## What you will do
Everything from the line that contains "Which item from (x=236, y=349), (x=455, y=275), (x=183, y=411)" through the last line of the listing must be copied exactly, with both of those lines included and no others.

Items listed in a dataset
>>

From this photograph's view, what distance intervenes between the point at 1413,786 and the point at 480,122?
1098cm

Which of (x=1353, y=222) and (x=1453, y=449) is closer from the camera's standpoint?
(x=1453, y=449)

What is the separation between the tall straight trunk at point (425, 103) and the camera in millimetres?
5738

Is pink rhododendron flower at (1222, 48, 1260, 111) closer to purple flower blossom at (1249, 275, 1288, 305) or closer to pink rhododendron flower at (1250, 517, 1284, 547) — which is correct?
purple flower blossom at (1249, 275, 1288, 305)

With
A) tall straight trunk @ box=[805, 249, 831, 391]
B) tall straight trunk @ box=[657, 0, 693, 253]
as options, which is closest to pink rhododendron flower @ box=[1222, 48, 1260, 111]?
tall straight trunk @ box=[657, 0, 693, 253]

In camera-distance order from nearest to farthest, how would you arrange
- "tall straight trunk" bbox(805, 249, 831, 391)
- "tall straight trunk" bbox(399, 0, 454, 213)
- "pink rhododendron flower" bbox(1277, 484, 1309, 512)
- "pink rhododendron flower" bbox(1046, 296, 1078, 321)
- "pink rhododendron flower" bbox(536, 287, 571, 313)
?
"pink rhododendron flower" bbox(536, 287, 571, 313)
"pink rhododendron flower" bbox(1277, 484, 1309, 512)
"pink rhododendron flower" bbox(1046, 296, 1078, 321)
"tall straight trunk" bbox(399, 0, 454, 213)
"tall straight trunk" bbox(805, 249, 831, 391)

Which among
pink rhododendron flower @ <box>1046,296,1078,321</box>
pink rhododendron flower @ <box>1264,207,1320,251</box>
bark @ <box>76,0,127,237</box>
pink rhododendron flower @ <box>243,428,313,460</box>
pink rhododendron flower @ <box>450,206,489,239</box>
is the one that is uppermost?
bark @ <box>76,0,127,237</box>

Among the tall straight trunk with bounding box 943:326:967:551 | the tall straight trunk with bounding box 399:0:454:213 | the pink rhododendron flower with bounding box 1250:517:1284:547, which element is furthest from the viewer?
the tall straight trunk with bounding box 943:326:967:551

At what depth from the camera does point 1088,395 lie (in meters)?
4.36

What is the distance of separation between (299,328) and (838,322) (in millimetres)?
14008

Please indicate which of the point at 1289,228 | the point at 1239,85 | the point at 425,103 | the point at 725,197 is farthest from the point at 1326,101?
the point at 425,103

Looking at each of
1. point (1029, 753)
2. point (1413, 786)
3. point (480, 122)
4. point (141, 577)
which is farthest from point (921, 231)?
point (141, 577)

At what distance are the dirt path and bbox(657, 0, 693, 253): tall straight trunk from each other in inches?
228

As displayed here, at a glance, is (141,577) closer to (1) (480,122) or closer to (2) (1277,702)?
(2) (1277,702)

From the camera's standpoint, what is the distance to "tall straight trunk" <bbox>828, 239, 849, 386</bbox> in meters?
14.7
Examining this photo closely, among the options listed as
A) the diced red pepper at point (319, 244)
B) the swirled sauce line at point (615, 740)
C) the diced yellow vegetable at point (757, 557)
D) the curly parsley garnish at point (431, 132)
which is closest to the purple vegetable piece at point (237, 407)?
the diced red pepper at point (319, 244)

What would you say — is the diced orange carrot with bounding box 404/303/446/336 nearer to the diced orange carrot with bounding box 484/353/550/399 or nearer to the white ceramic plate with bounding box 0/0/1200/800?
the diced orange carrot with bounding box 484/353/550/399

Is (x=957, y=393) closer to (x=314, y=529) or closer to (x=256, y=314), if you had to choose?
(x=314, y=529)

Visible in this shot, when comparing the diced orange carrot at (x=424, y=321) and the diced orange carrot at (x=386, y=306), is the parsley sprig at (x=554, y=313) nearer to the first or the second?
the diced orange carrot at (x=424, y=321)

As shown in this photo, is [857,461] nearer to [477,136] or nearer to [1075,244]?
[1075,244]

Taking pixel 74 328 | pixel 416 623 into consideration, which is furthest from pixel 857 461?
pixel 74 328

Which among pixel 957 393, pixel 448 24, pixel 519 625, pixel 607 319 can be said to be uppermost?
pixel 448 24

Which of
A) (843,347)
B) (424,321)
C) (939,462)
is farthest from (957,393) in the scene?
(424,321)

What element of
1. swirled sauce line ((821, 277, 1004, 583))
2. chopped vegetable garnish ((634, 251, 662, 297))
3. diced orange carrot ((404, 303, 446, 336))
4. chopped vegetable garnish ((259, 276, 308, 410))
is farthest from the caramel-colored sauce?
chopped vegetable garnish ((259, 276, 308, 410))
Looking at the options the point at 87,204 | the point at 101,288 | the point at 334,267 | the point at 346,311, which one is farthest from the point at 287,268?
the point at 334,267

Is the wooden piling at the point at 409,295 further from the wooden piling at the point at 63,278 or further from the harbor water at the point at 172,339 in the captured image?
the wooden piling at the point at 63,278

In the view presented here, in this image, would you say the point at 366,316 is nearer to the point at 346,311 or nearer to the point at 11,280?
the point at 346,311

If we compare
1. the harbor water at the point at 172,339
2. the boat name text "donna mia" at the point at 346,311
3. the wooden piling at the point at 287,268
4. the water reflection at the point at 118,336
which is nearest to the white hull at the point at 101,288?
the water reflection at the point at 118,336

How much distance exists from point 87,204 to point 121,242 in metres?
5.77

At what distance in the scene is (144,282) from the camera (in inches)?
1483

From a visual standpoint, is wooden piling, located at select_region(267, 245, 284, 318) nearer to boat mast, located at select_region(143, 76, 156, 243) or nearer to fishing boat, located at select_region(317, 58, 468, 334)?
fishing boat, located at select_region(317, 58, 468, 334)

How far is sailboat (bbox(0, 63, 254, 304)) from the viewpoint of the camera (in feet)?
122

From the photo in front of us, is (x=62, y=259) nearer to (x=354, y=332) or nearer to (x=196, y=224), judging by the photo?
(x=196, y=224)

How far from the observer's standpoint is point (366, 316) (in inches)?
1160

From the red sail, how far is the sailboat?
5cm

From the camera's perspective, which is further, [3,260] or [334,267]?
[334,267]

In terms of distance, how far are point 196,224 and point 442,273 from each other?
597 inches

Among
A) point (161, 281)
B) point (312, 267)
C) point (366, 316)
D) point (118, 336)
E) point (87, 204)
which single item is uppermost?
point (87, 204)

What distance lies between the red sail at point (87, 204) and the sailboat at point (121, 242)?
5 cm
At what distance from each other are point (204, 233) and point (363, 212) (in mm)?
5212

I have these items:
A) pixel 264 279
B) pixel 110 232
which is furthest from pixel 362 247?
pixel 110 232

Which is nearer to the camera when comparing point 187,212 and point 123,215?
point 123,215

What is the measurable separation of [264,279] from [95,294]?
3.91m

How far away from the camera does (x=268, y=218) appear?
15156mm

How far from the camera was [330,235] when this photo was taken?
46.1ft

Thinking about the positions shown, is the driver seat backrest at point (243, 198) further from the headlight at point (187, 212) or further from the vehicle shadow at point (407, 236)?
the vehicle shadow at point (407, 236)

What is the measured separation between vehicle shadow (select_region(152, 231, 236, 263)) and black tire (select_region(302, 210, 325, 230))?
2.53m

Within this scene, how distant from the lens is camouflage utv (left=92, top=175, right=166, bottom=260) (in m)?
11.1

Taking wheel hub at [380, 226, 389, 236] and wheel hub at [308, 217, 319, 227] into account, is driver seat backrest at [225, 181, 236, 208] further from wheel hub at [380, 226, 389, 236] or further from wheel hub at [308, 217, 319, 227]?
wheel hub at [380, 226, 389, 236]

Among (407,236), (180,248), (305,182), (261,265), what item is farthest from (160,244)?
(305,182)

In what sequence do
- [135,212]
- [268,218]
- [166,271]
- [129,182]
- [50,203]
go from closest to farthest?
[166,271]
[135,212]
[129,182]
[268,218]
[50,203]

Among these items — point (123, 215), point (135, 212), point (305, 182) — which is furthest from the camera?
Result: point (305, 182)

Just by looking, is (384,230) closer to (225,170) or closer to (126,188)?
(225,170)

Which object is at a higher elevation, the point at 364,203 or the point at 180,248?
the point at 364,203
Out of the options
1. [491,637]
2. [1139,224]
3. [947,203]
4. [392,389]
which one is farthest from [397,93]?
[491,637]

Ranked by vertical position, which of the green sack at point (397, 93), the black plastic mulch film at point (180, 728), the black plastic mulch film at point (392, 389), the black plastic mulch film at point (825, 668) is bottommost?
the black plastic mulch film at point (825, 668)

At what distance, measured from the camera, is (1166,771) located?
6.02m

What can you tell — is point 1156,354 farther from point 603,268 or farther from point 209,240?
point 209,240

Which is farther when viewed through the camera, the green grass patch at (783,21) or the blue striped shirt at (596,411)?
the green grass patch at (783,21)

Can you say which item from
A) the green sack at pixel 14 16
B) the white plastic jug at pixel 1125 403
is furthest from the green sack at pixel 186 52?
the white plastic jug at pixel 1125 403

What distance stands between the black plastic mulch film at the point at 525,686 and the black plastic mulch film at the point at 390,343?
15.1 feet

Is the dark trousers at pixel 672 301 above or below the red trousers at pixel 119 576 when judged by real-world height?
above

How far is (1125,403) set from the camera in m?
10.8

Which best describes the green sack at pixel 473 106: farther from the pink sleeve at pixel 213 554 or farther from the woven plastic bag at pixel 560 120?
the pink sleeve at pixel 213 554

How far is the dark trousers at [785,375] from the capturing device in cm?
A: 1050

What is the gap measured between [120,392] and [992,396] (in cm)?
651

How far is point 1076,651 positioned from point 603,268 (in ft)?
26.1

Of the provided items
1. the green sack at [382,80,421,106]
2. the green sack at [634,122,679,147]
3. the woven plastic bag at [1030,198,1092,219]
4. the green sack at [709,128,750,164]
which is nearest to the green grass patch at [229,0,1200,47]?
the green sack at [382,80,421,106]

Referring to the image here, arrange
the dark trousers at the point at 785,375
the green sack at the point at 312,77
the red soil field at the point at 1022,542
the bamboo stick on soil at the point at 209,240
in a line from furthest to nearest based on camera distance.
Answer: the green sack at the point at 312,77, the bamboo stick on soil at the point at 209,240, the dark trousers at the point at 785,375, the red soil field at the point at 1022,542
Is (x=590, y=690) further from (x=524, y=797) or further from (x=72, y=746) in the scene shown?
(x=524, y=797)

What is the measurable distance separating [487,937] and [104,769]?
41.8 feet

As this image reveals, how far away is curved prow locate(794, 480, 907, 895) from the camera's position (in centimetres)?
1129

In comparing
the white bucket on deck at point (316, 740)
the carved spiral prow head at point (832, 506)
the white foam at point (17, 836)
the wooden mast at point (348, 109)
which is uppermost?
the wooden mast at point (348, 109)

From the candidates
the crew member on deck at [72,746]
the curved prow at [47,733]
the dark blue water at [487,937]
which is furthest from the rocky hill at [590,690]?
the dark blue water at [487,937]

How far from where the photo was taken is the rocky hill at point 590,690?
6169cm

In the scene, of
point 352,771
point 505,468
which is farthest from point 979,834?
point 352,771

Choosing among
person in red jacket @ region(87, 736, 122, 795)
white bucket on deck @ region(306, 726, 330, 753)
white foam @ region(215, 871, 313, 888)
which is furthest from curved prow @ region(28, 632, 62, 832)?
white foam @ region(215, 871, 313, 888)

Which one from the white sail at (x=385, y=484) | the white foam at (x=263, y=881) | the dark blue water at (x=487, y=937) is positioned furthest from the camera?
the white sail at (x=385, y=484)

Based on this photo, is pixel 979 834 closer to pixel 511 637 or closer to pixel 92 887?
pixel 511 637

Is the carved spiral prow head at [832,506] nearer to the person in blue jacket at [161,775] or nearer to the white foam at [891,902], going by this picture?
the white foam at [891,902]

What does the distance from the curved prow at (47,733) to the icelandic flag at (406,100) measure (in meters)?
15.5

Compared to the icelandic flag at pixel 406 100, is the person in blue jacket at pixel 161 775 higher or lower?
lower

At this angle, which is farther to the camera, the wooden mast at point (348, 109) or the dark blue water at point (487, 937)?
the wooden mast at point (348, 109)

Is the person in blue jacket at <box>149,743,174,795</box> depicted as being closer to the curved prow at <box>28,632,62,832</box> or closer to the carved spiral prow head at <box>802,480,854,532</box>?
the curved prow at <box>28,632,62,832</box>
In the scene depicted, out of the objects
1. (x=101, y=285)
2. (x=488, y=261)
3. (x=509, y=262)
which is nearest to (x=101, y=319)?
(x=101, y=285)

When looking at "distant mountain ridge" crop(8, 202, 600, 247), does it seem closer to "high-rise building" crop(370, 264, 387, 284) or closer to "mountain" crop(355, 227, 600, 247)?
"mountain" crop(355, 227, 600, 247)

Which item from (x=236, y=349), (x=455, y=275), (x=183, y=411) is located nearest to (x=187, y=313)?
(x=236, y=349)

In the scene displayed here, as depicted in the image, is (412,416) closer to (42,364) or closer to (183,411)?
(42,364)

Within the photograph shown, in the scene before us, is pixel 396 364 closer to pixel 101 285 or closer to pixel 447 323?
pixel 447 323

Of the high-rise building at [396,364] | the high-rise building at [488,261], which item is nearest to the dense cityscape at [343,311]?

<<

## Exercise answer
Which item from (x=236, y=349), (x=455, y=275), (x=183, y=411) is located nearest to (x=187, y=313)?
(x=236, y=349)

In the scene displayed here, as depicted in the image, is (412,416) closer to (42,364) or closer to (183,411)?
(42,364)

Within the photograph shown, in the scene before us, is pixel 396 364 closer to pixel 101 285 or closer to pixel 447 323?
pixel 447 323

Of the high-rise building at [396,364] | the high-rise building at [488,261], which item is nearest to the dense cityscape at [343,311]?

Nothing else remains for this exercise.